◆ Given request: Please retype every entry of the spatial relation data below, copying each line without any change.

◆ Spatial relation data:

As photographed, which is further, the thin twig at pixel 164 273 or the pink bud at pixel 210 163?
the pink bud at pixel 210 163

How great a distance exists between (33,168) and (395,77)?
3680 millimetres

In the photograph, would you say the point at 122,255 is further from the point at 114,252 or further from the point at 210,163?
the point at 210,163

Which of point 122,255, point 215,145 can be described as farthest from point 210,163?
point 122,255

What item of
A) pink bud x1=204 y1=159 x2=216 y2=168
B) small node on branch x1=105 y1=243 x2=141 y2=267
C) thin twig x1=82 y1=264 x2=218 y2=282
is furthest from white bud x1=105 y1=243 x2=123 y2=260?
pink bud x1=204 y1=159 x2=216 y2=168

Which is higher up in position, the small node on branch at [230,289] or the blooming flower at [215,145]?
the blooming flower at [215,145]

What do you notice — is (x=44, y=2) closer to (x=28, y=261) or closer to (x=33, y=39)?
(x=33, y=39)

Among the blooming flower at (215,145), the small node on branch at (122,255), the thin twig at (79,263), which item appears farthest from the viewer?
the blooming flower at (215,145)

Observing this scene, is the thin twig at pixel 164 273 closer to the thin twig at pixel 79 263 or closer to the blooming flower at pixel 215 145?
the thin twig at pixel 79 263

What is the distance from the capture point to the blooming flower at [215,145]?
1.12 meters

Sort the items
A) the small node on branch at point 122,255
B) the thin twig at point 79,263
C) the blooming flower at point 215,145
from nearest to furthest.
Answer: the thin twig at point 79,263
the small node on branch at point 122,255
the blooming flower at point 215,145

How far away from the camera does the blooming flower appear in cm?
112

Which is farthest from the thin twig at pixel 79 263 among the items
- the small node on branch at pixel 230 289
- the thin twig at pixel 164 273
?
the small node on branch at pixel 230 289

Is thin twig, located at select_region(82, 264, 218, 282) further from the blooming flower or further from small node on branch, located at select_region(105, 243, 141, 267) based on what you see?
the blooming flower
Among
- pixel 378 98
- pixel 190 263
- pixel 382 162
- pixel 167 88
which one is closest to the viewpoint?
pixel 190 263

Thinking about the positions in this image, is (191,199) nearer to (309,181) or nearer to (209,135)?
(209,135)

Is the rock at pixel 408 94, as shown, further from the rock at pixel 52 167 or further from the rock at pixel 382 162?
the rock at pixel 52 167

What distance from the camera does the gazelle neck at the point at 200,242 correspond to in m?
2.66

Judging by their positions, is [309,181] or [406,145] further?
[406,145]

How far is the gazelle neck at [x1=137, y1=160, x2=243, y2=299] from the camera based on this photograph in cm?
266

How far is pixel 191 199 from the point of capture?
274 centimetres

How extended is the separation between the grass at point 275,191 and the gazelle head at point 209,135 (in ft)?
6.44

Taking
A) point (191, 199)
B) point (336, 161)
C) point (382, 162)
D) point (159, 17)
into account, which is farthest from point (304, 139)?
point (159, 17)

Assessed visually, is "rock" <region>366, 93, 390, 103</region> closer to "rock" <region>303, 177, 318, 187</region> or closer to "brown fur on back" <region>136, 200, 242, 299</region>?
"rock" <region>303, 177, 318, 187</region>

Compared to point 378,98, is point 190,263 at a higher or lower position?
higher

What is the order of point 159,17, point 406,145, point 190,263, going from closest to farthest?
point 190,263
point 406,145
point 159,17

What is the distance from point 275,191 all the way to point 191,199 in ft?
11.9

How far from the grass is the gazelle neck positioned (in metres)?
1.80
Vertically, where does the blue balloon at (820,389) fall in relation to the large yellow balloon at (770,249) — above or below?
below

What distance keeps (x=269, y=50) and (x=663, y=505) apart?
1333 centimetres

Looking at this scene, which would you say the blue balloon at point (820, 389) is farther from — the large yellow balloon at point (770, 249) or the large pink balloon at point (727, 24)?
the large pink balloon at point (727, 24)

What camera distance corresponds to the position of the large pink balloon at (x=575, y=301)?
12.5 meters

◆ Response to the task:
As photographed, which is further, the thin twig at pixel 164 273 or the pink bud at pixel 210 163?
the pink bud at pixel 210 163

How great a distance exists between (33,168) and (395,77)?
3680 millimetres

In the photograph, would you say the point at 122,255 is further from the point at 114,252 or further from the point at 210,163?
the point at 210,163

Which of point 122,255, point 215,145 can be described as farthest from point 210,163?
point 122,255

What item of
A) pink bud x1=204 y1=159 x2=216 y2=168
B) small node on branch x1=105 y1=243 x2=141 y2=267
C) thin twig x1=82 y1=264 x2=218 y2=282
is furthest from white bud x1=105 y1=243 x2=123 y2=260?
pink bud x1=204 y1=159 x2=216 y2=168

Which is higher up in position, the small node on branch at [230,289] or the blooming flower at [215,145]?
the blooming flower at [215,145]

What do you notice — is (x=44, y=2) closer to (x=28, y=261) or closer to (x=33, y=39)?
(x=33, y=39)

Among the blooming flower at (215,145), the small node on branch at (122,255), the thin twig at (79,263), which item appears farthest from the viewer?
the blooming flower at (215,145)

Observing this scene, is the thin twig at pixel 164 273 closer to the thin twig at pixel 79 263 or closer to the blooming flower at pixel 215 145?
the thin twig at pixel 79 263

What is the distance from the capture point to the blooming flower at [215,145]?
1.12 meters

Sort the items
A) the small node on branch at point 122,255
B) the thin twig at point 79,263
C) the blooming flower at point 215,145
from nearest to furthest.
Answer: the thin twig at point 79,263
the small node on branch at point 122,255
the blooming flower at point 215,145

How far away from the camera does the blooming flower appear in cm?
112

Which is farthest from the thin twig at pixel 79 263 among the items
- the small node on branch at pixel 230 289
- the thin twig at pixel 164 273
?
the small node on branch at pixel 230 289

Is thin twig, located at select_region(82, 264, 218, 282) further from the blooming flower or further from small node on branch, located at select_region(105, 243, 141, 267) based on what you see?
the blooming flower
Among
- pixel 378 98
- pixel 190 263
- pixel 382 162
- pixel 167 88
which one is closest to the viewpoint?
pixel 190 263

Thinking about the positions in this image, is (191,199) nearer to (309,181) or nearer to (209,135)?
(209,135)

Is the rock at pixel 408 94, as shown, further from the rock at pixel 52 167 or further from the rock at pixel 382 162?
the rock at pixel 52 167

What distance from the camera does the gazelle neck at the point at 200,242 correspond to in m?
2.66

Judging by their positions, is [309,181] or [406,145] further?
[406,145]

How far is the gazelle neck at [x1=137, y1=160, x2=243, y2=299] from the camera based on this photograph in cm?
266

How far is pixel 191 199 from the point of capture?
274 centimetres

How extended is the separation between the grass at point 275,191 and the gazelle head at point 209,135 (in ft)?
6.44

Taking
A) point (191, 199)
B) point (336, 161)
C) point (382, 162)
D) point (159, 17)
into account, which is farthest from point (304, 139)?
point (159, 17)

Assessed visually, is "rock" <region>366, 93, 390, 103</region> closer to "rock" <region>303, 177, 318, 187</region> or closer to "brown fur on back" <region>136, 200, 242, 299</region>?
"rock" <region>303, 177, 318, 187</region>

Compared to point 378,98, is point 190,263 at a higher or lower position?
higher

What is the order of point 159,17, point 406,145, point 190,263, going from closest to farthest?
point 190,263
point 406,145
point 159,17

What is the distance from point 275,191 all the way to point 191,199 in ft?
11.9

How far from the grass is the gazelle neck positioned (in metres)?
1.80
Vertically, where does the blue balloon at (820,389) fall in relation to the large yellow balloon at (770,249) — above or below?
below

What distance keeps (x=269, y=50) and (x=663, y=505) apart?
1333 centimetres

Looking at this scene, which would you say the blue balloon at point (820, 389) is farther from — the large yellow balloon at point (770, 249) or the large pink balloon at point (727, 24)?
the large pink balloon at point (727, 24)

What camera distance corresponds to the position of the large pink balloon at (x=575, y=301)?
12.5 meters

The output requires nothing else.